> _THE TASK_: Continue the article below on the Supreme Court's sex discrimination ruling in the Muldrow case, picking up after its last paragraph.

Samuel Alito Can’t Tell the Difference Between Sex Discrimination and Peanut Butter
A unanimous Supreme Court ruling on sex discrimination hides serious ideological differences, beginning with Alito’s long-standing hostility to women’s rights.
On Wednesday, the Supreme Court announced a tidy unanimous opinion in a sex discrimination case. Saint Louis Police Sergeant Jatonya Muldrow was an investigator in STLPD’s intelligence division. She was forcibly transferred out of the division when a new captain deemed the work was too “dangerous” for a woman. She sued the STLPD for sex discrimination, but her lawsuit was thrown out by a lower court. The Supreme Court reinstated her lawsuit.
The reason this was a Supreme Court case at all was because the police department claimed Muldrow suffered no harm. Muldrow was transferred, but she kept the same salary, rank, and benefits. Muldrow argued that she lost perks, her schedule changed, and the prestige of her new job (in a neighborhood patrol division) didn’t match her old one. Lower courts agreed with the police department and said that people like Muldrow have to show “significant” harm in order to bring sex discrimination suits.
The Supreme Court unanimously agreed that Muldrow showed enough harm to bring a lawsuit—hence their decision to reinstate it—but the justices disagreed on how much harm needed to be shown by future plaintiffs alleging discrimination. Writing for the majority, Justice Elena Kagan said that people need only to show “some” harm, and that things like schedule changes and loss of prestige meet that threshold.
Justice Samuel Alito, however, wrote separately. He agreed with the decision, but he thought the “significant” standard was the appropriate one and that Muldrow happened to meet it in this case. Calling Kagan’s opinion “unhelpful,” he argued that the standard should not be expanded to include cases where only “some” harm had been inflicted.

> _SUPPLIED MATERIAL_:
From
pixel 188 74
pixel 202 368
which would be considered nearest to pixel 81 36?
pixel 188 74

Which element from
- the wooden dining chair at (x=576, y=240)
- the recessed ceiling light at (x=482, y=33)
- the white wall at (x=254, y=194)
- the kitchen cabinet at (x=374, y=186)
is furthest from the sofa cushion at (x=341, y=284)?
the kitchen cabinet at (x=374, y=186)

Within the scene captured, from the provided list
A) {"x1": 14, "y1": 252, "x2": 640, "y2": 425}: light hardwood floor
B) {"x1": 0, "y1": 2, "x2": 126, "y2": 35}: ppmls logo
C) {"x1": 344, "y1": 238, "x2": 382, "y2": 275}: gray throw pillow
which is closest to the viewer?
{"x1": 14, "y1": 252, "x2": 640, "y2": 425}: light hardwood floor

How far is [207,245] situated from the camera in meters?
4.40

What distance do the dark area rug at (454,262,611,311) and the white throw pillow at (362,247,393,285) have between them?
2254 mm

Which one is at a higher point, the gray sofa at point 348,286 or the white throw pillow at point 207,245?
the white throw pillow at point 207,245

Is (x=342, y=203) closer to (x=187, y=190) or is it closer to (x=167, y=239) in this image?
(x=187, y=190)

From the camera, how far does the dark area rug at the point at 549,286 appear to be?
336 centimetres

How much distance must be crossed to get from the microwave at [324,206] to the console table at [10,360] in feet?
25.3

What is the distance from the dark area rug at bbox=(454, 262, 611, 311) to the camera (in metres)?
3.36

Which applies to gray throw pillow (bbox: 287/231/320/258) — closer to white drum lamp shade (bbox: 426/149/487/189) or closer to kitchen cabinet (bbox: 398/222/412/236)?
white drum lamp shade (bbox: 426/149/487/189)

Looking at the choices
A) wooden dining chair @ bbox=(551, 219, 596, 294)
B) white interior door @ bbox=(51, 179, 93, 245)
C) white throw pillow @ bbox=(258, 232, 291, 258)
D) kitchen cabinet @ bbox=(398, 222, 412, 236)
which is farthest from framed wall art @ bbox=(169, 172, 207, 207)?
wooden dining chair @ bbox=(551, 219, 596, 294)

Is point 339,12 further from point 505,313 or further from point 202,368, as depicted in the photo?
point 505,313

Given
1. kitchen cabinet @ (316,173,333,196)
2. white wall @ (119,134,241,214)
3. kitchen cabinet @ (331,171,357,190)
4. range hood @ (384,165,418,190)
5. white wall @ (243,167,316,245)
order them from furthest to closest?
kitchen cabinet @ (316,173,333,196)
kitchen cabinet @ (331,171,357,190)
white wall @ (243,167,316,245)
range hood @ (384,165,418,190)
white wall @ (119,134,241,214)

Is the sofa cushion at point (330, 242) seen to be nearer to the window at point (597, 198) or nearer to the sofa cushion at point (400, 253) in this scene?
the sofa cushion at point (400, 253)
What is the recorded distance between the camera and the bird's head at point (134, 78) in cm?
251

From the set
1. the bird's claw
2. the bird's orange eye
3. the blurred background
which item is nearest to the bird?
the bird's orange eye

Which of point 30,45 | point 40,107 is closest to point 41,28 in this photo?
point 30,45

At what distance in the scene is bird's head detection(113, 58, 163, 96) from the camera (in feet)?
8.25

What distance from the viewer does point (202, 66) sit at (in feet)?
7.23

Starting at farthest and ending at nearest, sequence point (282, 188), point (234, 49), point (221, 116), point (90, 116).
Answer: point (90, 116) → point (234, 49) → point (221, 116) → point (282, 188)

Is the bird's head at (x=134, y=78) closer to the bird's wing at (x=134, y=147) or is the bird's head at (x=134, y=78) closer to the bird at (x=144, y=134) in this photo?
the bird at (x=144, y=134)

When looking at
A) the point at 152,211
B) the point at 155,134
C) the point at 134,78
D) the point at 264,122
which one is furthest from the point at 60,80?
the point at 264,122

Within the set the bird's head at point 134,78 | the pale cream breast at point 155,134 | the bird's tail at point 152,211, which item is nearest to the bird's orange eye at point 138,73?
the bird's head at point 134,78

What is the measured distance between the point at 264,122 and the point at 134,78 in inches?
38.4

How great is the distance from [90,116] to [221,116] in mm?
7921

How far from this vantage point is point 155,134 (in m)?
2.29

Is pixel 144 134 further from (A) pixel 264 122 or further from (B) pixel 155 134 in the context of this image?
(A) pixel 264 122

> _ANSWER_:
I’ve written before that Alito is the most sexist member of the bench, that he is rude and dismissive towards women (I promise you he wouldn’t have called a John Roberts opinion “unhelpful” even if he disagreed) and that he is straight-up hostile toward women’s rights. Alito’s misogyny was on full display in his opinion in Dobbs v. Jackson’s Women’s Health Organization, but to me, it’s in the smaller cases, like this one, that he exposes the true depths of his sexism. Here’s how he describes harms that should not lead to sex discrimination lawsuits:
The primary definition of “harm” is “physical or mental damage,” and an “injury” is defined as “an act that damages, harms, or hurts: an unjust or undeserved infliction of suffering or harm.” Webster’s Third International Dictionary 1034, 1164 (1976). These definitions incorporate at least some degree of significance or substantiality. We do not typically say that we were harmed or injured by every unwanted experience. What would we think if a friend said, “I was harmed because the supermarket had run out of my favorite brand of peanut butter,” or, “I was injured because I ran into three rather than the usual two red lights on the way home from work”?
There are two principal problems with this analysis. The first is that sex discrimination is not at all like running out of peanut butter. I don’t know who needs to hear this beyond Alito and maybe Andrew Tate, but people who allege workplace discrimination are not generally hysterical malcontents who can’t tell the difference between happenstance and hostility. The suggestion that there is nothing in between “physical or mental damage” and poorly stocked shelves is reductive and sophomoric.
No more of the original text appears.